Now she’s had enough, I guess, stuffed enough into her cheeks, and she’s up sitting immodestly up on the pole, chewing as fast as she can. Two chickens catch what she drops.

I think our afternoon squirrel is anxious about getting caught, but that’s probably because I’m anxious myself about getting caught UP in what amount to momentary conflicts – political, relational, theological. My buddy Dan sent Robin Williams to me this morning in his Chiara Light newsletter, giving me space to rest and laugh instead of cry or moan-and-groan. Listen: only two minutes to still your soul.

Take nothing for the journey, Jesus told his friends.

Not a walking stick, not a sack, no food, no money

Wherever you are welcomed, stay there. If you are not welcomed, shake the dust off your feet.

And with Jesus’ simple but urgent guidance Jesus’ disciples set out, proclaiming the good news and healing people everywhere they went.

Saint Pius of Pietrelcina, better known as Padre Pio, began his healing ministry in 1925, and opened “la casa sollievo della sofferenza” in 1956. His “home for the relief of suffering” continues to touch bodies and souls. Learning from his own often unstable life, the padre became famous for his simple (but urgent) guidance for spiritual peace. Each piece has great merit, but if taken together … mamma mia!

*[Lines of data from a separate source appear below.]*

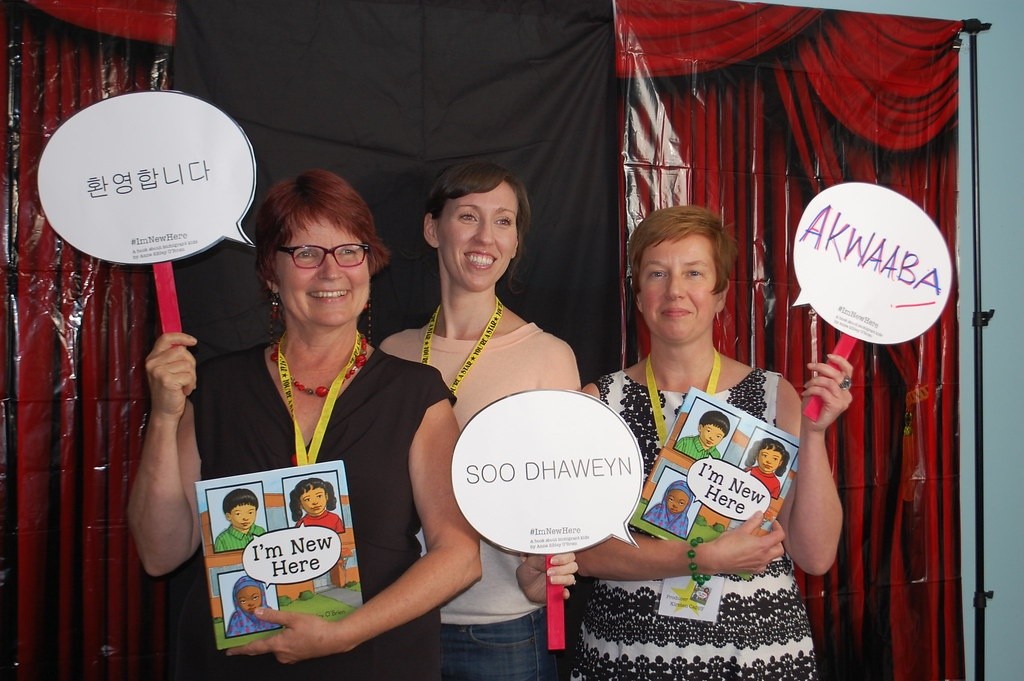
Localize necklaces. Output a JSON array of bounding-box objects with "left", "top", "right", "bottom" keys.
[{"left": 271, "top": 333, "right": 367, "bottom": 396}]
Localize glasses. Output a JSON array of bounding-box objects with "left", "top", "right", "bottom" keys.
[{"left": 277, "top": 243, "right": 370, "bottom": 268}]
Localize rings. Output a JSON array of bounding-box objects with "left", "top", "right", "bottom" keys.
[{"left": 840, "top": 374, "right": 852, "bottom": 390}]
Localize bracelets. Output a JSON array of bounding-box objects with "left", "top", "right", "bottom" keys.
[{"left": 687, "top": 536, "right": 712, "bottom": 585}]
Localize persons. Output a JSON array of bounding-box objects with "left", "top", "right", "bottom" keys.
[
  {"left": 380, "top": 161, "right": 581, "bottom": 681},
  {"left": 126, "top": 170, "right": 482, "bottom": 681},
  {"left": 565, "top": 205, "right": 852, "bottom": 681}
]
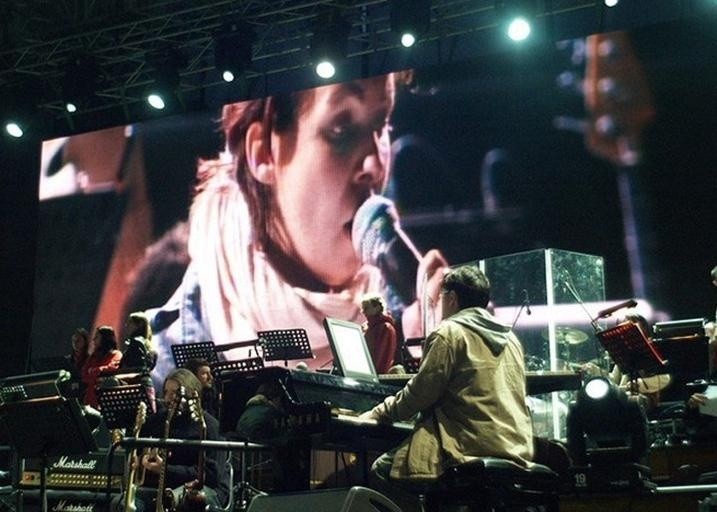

  1. Confession every week
  2. Communion every day
  3. Lectio divina (spiritual reading)
  4. Meditation (often called centering prayer)
  5. Examen (general examination of conscience once or twice a day)

Every word of God is tested

He is a shield to those who take refuge in him.

In the morning, when I rise … in the morning, when I rise, I pray and shower and begin the day. News on my phone breaks in on me. I don’t have to read it, but I often do. This morning Richard Rohr suggested I take in less news for the next few months. I agreed with him, but one minute later a headline was too much for me to resist.

Fr. Richard is right. Fr. Pio is right. There are no options here.

Here is some of Rohr’s “simple but urgent guidance” to get us through:

Stand as a sentry at the door of your senses for these coming months, so “the blood-dimmed tide” cannot make its way into your soul.

If you allow it for too long, it will become who you are, and you will no longer have natural access to the “really deep well” that Etty Hillesum returned to so often and that held so much vitality and freedom for her.

If you will allow, I recommend for your spiritual practice for the next four months that you impose a moratorium on exactly how much news you are subject to—hopefully not more than an hour a day of television, social media, internet news, magazine and newspaper commentary, and/or political discussions. It will only tear you apart and pull you into the dualistic world of opinion and counter-opinion, not Divine Truth, which is always found in a bigger place.

Instead, I suggest that you use this time for some form of public service, volunteerism, mystical reading from the masters, prayer—or, preferably, all of the above.  You have much to gain now and nothing to lose. Nothing at all. And the world—with you as a stable center—has nothing to lose, and everything to gain.